How to disable RC4 in Windows 2012?

RC4 is not disabled by default in Server 2012 R2. It only has "the functionality to restrict the use of RC4" build in. You will have to set the required registry keys by your own:

The RC4 cipher can be completely disabled on Windows platforms by setting the "Enabled" (REG_DWORD) entry to value 00000000 in the following registry locations: • HKEY_LOCAL_MACHINE\SYSTEM\CurrentControlSet\Control\SecurityProviders\SCHANNEL\Ciphers\RC4 128/128 • HKEY_LOCAL_MACHINE\SYSTEM\CurrentControlSet\Control\SecurityProviders\SCHANNEL\Ciphers\RC4 40/128 • HKEY_LOCAL_MACHINE\SYSTEM\CurrentControlSet\Control\SecurityProviders\SCHANNEL\Ciphers\RC4 56/128

https://social.technet.microsoft.com/Forums/en-US/faad7dd2-19d5-4ba0-bd3a-fc724d234d7b/how-to-diable-rc4-is-windows-2012-r2?forum=winservergen


As you're using Windows Server 2012 R2 RC4 is disabled by default.

Citation:

Does this update apply to Windows 8.1, Windows Server 2012 R2, or Windows RT 8.1?
No. This update does not apply to Windows 8.1, Windows Server 2012 R2, or Windows RT 8.1 because these operating systems already include the functionality to restrict the use of RC4.

- **MATERIAL PROVIDED**:
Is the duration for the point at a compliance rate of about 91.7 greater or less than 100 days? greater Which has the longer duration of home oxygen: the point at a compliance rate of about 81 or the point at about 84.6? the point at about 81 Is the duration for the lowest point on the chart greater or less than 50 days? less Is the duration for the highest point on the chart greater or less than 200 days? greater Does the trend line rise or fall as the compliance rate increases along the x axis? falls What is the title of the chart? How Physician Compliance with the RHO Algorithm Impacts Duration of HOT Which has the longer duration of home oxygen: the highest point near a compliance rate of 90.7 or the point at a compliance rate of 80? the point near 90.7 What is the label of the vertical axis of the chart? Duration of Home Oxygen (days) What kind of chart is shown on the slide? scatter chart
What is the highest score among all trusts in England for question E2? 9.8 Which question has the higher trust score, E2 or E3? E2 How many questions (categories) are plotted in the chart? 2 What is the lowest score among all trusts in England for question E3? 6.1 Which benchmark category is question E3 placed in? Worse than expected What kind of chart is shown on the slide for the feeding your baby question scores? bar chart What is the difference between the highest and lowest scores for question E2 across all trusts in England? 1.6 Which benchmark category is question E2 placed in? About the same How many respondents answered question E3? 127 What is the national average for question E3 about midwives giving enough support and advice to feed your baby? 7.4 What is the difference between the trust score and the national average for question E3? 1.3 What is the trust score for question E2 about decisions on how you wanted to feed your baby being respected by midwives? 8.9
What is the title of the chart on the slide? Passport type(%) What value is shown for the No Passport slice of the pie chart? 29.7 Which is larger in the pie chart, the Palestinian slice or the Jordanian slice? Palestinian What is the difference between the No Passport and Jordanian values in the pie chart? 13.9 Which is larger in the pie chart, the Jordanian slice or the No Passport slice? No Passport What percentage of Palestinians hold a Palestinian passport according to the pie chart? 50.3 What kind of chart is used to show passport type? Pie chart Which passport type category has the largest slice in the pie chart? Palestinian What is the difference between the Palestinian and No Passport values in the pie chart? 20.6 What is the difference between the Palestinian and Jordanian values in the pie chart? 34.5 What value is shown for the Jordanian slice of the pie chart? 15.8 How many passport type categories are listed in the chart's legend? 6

- **QUESTIONS TO ANSWER**:
1 – Summarize the thread on disabling RC4 in two sentences.
2 – Based on the thread on disabling RC4, decide whether each statement agrees with it. Answer yes or no, and quote the words that decide it. (a) Setting the "Enabled" entry to 00000000 in the listed registry locations disables the RC4 cipher completely. (b) The cited update applies to Windows RT 8.1. (c) The "Enabled" entry is of type REG_SZ.
3 – Reproduce the thread on disabling RC4 word for word, from "RC4 is not disabled" up to and including "disabled by default.".

- **ANSWERS FOR THE TASKS**:
1 – One reply says RC4 is not disabled by default in Server 2012 R2 and can be completely disabled by setting the "Enabled" (REG_DWORD) entry to 00000000 under the SCHANNEL Ciphers keys for RC4 128/128, RC4 40/128 and RC4 56/128. Another reply says RC4 is disabled by default on Windows Server 2012 R2, citing a statement that an update does not apply to that system because it already includes the functionality to restrict the use of RC4.

2 –
(a) Yes: "The RC4 cipher can be completely disabled on Windows platforms by setting the "Enabled" (REG_DWORD) entry to value 00000000 in the following registry locations"
(b) No: "This update does not apply to Windows 8.1, Windows Server 2012 R2, or Windows RT 8.1"
(c) No: "setting the "Enabled" (REG_DWORD) entry"

3 –
RC4 is not disabled by default in Server 2012 R2. It only has "the functionality to restrict the use of RC4" build in. You will have to set the required registry keys by your own:

The RC4 cipher can be completely disabled on Windows platforms by setting the "Enabled" (REG_DWORD) entry to value 00000000 in the following registry locations: • HKEY_LOCAL_MACHINE\SYSTEM\CurrentControlSet\Control\SecurityProviders\SCHANNEL\Ciphers\RC4 128/128 • HKEY_LOCAL_MACHINE\SYSTEM\CurrentControlSet\Control\SecurityProviders\SCHANNEL\Ciphers\RC4 40/128 • HKEY_LOCAL_MACHINE\SYSTEM\CurrentControlSet\Control\SecurityProviders\SCHANNEL\Ciphers\RC4 56/128

https://social.technet.microsoft.com/Forums/en-US/faad7dd2-19d5-4ba0-bd3a-fc724d234d7b/how-to-diable-rc4-is-windows-2012-r2?forum=winservergen


As you're using Windows Server 2012 R2 RC4 is disabled by default.